Copy out, word for word, the lines of the material below that start with the line containing "In the view" and continue through the last line of the material.
<<<<
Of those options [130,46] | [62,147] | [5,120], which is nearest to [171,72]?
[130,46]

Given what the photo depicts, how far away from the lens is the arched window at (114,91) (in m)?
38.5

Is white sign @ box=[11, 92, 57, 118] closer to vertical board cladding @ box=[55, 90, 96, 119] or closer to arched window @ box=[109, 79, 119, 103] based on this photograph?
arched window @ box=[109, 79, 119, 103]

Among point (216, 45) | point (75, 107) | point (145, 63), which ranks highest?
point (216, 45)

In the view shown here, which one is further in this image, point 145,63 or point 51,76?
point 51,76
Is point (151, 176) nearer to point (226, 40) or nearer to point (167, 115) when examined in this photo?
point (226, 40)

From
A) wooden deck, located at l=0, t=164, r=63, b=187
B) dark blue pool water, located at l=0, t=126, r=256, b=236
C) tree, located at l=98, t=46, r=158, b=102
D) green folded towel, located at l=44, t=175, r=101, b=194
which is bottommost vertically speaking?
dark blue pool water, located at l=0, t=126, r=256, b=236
>>>>
(OUTPUT BELOW):
In the view shown here, which one is further in this image, point 145,63 or point 51,76?
point 51,76
Is point (151, 176) nearer to point (226, 40) or nearer to point (167, 115) when examined in this photo?
point (226, 40)

From
A) wooden deck, located at l=0, t=164, r=63, b=187
B) dark blue pool water, located at l=0, t=126, r=256, b=236
C) tree, located at l=98, t=46, r=158, b=102
D) green folded towel, located at l=44, t=175, r=101, b=194
which is bottommost vertically speaking?
dark blue pool water, located at l=0, t=126, r=256, b=236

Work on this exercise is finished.